Provided text:
Hypochlorous Acid, its promise, and its limitations

Posted by Sam Petegorsky on

While the benefits of Hypochlorous Acid have been known in the scientific community and food service industries, it has recently been gaining more attention as people seek a safe and effective weapon against Covid-19.

Unlike most chlorine based disinfectants, Hypochlorous Acid at effective concentrations, can be non corrosive, and is safe for human contact. In fact, it is naturally produced in the human body. Not only is it safe, but it is highly effective in combating a wide range of viruses and bacteria. Hypochlorous Acid has been shown to be effective at a concentration of 200 PPM with as little as one minute contact time, a significant improvement over other disinfectants that may require as much as 10 minutes of contact time.

Not only that, but Hypochlorus Acid is environmentally safe, as the byproduct of it is water and salt.

Considering the above, it would be reasonable to wonder why Hypochlorous Acid is not the sole disinfectant being used everywhere? The reason is because it has a couple of drawbacks. The primary issue, is that Hypochlorous Acid historically has had a very limited shelf life.

While you can purchase Quats, or Hypochlorite solutions, and leave them on the shelf for years without them losing their efficacy, Hypochlorous Acid can begin to degrade within hours of it being produced. Recent Technology has expanded the shelf life of Hypochlorous Acid, additionally some manufacturers may produce a solution in higher concentrations, that way even if there is degradation, the solution can still remain potent for a longer period of time.

The other issue which effects its marketability, is the fact that diluting Hypochlorous Acid is typically not recommended. This can make the purchase and shipping of the product quite expensive.

If one only needs to disinfect small areas, Hypoclorous Acid generators can be purchased for a relatively low price, that have output of 1 liter of solution every 16  minutes. However, for larger or commercial areas, this is not a viable option (our Liberty Backpack Fogger has a reservoir of 2.5 gallons/10 liters).

Commercial HOCl generators are available, however they are extremely costly, and hopefully, the threat of the virus will pass, before the investment has paid off.

Entries shown:
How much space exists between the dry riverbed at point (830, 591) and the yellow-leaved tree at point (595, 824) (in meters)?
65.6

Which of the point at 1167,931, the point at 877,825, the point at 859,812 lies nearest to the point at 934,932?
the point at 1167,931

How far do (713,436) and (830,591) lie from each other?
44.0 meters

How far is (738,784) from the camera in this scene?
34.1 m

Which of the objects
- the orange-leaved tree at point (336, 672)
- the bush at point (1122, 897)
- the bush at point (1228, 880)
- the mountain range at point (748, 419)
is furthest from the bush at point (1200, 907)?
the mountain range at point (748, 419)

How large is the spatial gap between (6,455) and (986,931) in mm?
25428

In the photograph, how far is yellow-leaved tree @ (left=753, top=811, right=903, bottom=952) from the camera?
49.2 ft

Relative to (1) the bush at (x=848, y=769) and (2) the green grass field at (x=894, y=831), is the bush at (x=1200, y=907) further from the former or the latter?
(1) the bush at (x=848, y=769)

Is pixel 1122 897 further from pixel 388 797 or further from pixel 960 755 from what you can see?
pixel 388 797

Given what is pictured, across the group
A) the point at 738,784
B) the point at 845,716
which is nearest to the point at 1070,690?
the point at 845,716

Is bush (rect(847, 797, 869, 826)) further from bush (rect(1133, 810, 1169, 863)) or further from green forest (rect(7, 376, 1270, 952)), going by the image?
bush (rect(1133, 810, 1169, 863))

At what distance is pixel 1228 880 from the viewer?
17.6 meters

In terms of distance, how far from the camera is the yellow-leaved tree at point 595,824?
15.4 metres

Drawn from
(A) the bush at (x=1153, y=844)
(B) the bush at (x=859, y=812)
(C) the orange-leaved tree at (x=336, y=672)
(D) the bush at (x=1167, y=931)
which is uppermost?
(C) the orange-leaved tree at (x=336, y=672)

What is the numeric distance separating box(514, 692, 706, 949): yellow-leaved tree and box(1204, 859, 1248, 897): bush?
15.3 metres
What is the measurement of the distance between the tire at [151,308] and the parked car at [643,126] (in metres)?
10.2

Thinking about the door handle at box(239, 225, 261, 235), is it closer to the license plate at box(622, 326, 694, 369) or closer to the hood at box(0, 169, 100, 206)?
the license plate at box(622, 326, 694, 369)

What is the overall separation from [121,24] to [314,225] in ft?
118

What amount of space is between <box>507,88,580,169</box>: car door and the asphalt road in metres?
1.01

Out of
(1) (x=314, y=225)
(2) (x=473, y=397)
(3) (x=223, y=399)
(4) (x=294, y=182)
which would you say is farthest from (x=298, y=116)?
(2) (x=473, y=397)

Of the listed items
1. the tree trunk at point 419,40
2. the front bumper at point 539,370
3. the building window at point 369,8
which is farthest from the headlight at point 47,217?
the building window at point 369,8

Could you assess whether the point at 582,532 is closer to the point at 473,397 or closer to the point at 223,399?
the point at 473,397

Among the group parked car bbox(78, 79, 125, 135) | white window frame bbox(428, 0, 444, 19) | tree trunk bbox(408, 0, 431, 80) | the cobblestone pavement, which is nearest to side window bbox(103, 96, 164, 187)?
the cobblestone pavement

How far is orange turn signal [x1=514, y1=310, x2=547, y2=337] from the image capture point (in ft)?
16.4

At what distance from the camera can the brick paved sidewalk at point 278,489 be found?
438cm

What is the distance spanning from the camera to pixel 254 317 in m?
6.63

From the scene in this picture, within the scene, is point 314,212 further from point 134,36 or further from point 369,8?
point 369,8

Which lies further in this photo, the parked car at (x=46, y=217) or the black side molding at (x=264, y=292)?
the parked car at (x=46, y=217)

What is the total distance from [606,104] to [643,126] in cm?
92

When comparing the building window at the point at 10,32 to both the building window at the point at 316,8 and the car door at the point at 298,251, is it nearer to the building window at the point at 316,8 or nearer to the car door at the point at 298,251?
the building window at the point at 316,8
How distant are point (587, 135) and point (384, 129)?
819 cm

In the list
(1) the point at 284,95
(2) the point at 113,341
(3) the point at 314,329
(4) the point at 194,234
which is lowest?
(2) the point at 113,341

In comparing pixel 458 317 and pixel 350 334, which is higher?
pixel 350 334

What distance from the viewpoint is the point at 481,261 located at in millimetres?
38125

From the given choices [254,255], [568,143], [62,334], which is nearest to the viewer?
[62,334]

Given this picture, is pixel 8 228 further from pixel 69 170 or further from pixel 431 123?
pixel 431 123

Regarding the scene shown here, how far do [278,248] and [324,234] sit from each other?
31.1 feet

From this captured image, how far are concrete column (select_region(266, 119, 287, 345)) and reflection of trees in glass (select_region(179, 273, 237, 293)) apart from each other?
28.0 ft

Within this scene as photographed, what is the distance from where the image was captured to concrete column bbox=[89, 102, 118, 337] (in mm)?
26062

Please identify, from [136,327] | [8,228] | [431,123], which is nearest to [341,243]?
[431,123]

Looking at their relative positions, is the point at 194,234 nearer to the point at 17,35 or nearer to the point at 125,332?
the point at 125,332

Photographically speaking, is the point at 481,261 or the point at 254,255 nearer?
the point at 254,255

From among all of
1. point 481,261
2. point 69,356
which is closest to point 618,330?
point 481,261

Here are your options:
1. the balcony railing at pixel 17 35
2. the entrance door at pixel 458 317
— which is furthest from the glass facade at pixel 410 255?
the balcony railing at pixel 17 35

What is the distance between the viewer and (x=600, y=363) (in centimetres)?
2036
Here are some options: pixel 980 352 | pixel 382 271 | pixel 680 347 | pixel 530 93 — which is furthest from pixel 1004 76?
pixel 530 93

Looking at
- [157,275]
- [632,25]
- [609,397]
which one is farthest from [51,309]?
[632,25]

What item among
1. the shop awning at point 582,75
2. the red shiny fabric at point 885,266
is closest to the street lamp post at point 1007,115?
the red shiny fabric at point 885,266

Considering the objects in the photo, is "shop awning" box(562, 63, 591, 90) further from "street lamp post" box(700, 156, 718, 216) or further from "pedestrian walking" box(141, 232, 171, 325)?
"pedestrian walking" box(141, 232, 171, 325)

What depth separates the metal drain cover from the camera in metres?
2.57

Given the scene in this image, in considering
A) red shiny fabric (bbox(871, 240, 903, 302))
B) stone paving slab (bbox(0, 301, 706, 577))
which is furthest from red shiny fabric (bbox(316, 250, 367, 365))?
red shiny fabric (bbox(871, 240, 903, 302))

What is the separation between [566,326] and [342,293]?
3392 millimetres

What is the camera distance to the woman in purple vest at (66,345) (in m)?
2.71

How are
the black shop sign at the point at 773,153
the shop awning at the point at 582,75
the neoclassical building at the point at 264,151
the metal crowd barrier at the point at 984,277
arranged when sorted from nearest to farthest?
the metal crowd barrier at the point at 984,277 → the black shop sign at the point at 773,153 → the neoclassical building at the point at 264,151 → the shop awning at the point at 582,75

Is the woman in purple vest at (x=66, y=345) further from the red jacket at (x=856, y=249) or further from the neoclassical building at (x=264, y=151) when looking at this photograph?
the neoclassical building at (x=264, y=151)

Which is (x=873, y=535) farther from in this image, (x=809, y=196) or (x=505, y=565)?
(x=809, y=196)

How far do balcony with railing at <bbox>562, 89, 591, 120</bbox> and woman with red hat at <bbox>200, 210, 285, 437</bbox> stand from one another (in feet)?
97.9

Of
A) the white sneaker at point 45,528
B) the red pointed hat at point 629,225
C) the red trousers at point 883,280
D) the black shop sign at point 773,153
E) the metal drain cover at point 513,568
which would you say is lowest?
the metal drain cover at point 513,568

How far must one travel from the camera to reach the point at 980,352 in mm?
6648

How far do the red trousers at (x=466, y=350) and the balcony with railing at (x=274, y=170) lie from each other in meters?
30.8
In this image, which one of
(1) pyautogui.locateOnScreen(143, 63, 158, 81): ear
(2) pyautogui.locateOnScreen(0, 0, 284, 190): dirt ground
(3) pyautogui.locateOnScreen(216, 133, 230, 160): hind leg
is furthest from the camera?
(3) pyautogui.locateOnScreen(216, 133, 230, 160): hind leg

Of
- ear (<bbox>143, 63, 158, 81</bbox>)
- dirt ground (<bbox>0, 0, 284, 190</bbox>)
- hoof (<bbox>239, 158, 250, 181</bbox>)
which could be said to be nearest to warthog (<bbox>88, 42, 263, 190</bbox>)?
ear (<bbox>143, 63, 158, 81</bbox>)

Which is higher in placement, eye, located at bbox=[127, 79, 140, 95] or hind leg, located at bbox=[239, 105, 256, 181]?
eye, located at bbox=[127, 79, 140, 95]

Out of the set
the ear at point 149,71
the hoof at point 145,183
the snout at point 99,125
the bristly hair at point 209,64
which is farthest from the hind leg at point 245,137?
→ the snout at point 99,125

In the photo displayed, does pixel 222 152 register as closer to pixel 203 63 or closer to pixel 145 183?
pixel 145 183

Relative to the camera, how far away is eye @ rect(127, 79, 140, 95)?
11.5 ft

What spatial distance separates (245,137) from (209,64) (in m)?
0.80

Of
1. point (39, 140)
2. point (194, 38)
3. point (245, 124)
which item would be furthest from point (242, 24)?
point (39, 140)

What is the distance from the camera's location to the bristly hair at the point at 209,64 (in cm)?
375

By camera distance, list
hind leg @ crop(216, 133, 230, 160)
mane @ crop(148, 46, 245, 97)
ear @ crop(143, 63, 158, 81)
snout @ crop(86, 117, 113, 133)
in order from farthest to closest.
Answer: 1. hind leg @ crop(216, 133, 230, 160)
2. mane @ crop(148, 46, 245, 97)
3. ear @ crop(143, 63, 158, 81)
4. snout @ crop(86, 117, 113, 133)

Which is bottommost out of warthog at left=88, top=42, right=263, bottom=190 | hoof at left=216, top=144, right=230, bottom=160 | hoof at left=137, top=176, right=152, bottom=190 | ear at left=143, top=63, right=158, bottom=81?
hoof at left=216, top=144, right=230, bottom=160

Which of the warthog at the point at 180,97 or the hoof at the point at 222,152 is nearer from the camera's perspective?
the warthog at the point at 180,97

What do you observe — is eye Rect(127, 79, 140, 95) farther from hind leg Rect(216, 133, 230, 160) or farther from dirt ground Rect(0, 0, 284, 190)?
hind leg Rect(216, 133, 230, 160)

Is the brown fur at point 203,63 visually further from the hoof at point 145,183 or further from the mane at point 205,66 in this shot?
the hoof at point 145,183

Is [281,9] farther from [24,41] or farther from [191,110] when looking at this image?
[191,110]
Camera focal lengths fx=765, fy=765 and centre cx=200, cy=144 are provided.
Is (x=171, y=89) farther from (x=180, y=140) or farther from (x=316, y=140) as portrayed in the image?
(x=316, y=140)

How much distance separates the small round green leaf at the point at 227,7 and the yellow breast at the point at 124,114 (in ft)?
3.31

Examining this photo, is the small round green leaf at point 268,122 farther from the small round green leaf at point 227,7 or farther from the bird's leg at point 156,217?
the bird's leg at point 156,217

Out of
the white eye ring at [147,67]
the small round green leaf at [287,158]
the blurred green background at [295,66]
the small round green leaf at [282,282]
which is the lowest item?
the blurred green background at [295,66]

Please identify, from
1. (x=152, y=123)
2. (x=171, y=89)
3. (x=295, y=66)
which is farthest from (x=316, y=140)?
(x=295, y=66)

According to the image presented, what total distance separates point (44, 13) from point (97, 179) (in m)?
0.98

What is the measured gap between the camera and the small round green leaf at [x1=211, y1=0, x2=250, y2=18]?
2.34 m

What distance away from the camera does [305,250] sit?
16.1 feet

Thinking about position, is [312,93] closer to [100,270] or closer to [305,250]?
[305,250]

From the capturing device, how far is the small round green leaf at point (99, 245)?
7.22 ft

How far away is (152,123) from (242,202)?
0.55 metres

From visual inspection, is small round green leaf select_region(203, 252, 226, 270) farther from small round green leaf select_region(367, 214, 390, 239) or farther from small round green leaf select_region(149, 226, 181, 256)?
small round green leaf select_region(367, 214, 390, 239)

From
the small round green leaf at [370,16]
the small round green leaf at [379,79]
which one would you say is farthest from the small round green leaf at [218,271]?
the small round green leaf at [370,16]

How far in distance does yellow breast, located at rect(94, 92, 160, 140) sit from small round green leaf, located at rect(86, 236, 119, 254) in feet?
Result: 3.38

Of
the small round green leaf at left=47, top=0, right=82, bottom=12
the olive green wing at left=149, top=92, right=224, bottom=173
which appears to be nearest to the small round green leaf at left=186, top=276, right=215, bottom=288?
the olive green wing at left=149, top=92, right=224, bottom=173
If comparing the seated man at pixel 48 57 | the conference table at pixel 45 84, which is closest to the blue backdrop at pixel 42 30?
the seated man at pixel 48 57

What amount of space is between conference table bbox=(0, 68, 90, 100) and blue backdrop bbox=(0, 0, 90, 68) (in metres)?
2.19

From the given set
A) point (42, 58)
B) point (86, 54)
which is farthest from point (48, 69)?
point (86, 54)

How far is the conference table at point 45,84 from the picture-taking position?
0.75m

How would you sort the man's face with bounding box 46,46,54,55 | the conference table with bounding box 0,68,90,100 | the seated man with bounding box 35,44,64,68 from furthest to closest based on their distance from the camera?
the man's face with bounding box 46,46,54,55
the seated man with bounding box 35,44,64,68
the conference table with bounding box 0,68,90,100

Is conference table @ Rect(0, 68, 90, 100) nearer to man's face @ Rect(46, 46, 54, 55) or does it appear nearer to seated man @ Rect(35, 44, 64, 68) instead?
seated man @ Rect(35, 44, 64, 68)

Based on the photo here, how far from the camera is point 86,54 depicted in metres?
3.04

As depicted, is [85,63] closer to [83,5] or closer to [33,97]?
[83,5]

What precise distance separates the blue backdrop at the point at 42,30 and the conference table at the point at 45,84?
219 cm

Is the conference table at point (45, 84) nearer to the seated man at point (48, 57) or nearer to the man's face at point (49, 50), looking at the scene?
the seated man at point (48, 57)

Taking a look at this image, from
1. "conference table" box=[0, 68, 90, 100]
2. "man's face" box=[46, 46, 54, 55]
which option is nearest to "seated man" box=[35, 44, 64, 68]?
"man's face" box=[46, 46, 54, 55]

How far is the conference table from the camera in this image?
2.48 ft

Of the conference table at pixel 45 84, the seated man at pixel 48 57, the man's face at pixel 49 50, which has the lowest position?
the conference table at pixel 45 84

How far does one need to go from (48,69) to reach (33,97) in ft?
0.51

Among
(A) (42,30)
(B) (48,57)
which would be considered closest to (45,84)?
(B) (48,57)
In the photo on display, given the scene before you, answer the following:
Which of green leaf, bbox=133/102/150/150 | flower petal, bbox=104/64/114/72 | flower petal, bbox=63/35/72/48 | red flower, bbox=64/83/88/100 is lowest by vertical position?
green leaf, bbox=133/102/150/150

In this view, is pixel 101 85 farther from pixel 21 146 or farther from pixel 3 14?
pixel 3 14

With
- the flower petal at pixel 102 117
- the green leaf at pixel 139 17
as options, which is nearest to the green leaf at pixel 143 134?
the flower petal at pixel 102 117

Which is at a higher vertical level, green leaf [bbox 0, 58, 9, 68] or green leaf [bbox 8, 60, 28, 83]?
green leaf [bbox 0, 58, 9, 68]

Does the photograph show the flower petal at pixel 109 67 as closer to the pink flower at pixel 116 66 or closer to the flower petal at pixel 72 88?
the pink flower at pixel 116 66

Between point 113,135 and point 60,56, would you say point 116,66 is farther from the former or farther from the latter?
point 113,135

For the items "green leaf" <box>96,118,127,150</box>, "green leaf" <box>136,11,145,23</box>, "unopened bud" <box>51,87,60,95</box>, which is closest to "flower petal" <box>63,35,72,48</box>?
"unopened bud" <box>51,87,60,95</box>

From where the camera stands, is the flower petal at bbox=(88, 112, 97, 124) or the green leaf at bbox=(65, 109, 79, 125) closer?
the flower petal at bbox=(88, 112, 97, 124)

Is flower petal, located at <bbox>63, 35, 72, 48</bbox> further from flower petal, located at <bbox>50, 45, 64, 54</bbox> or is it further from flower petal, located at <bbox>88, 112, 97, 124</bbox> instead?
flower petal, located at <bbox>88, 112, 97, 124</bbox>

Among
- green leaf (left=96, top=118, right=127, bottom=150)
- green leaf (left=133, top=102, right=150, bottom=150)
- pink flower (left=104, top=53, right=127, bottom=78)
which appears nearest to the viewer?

Prompt A:
In the hypochlorous acid post, what concentration has been shown to be effective with as little as one minute of contact time?
Prompt B:
Which numeric quantities with units of measure appear in the hypochlorous acid post? List every one.
Prompt C:
Transcribe the hypochlorous acid post from "While you can" to "product quite expensive.".

Written answer A:
200 PPM

Written answer B:
- 200 PPM
- one minute
- 10 minutes
- 1 liter
- 16 minutes
- 2.5 gallons
- 10 liters

Written answer C:
While you can purchase Quats, or Hypochlorite solutions, and leave them on the shelf for years without them losing their efficacy, Hypochlorous Acid can begin to degrade within hours of it being produced. Recent Technology has expanded the shelf life of Hypochlorous Acid, additionally some manufacturers may produce a solution in higher concentrations, that way even if there is degradation, the solution can still remain potent for a longer period of time.

The other issue which effects its marketability, is the fact that diluting Hypochlorous Acid is typically not recommended. This can make the purchase and shipping of the product quite expensive.